By contrast, Oz made extreme statements. He said he would leave the issue of abortion up to "women, doctors, local political leaders, letting the democracy that's always allowed our nation to thrive to put the best ideas forward so states can decide for themselves." (Emphasis mine.) He tried to casually describe abortion as a state issue rather than a federal one — but his formulation showcased how radically intrusive it is to have lawmakers intervening in the issue based on the local political winds.

And Oz was elusive about his support for radical anti-abortion legislation. He refused to distance himself from a draconian bill from Sen. Lindsey Graham of South Carolina that would ban abortions after 15 weeks of pregnancy everywhere in America. Making all this even worse is that Oz’s extreme position is a politically expedient flip-flop from a pro-choice position he held a few years ago.

These differences aren’t academic. In the wake of the overturning of Roe v. Wade, Democrats are seeking to enshrine abortion rights through federal legislation, while Republicans are considering measures to weaken them even more. Whether Fetterman or Oz makes it into the Senate in November will have a tangible effect on the likelihood of either outcome in a hyper-competitive year for the Senate, where control of the chamber will likely come down to just a couple of races.

On other issues, too, Fetterman took reasonable positions while Oz took extreme ones or avoided taking any clear stances at all. Asked about foreign policy threats, Fetterman correctly identified China as having a potentially dangerous rivalry with the U.S., while Oz spread bizarre disinformation about the Iran nuclear deal. On immigration, Fetterman called for compassionate immigration reform and decried cruel stunts like sending asylum-seeking refugees in buses to Martha’s Vineyard; Oz, meanwhile, decided that the “humanitarian crisis” surrounding immigration could be mitigated only by stricter enforcement of immigration laws. While Fetterman called for the federal minimum wage to be raised to $15 an hour on the basis that workers deserved to have living wages, Oz offered up a confusing word salad about how the market was driving up the wage to $15 an hour anyway. To cap it all off, Oz (unsurprisingly) said he would support Donald Trump for the presidency again if he won the Republican nomination.

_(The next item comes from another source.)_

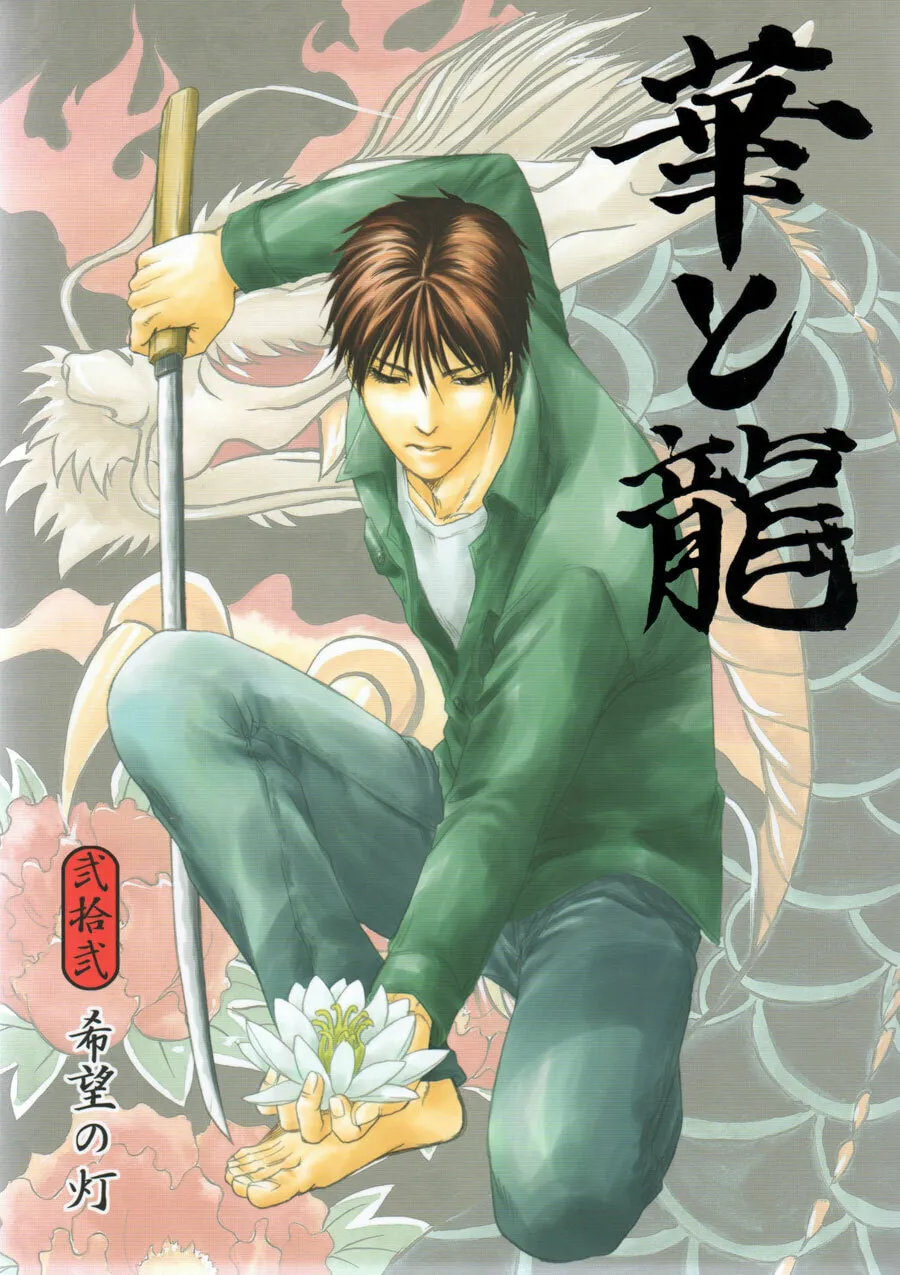 Read Hana to Ryuu chapter 22 image 1 on Lezhin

Throughout the debate, Oz spoke more quickly and with greater force. He also constantly refused to take positions as clearly as Fetterman, and the positions he did stake out should worry Pennsylvanians for their extremism and alignment with Trump’s authoritarian movement.

The choice is up to Pennsylvania voters. But one hopes Fetterman’s mission of fighting “for anyone in Pennsylvania that ever got knocked down that had to get back up again” resonates more than Oz’s huckster right-wing extremism.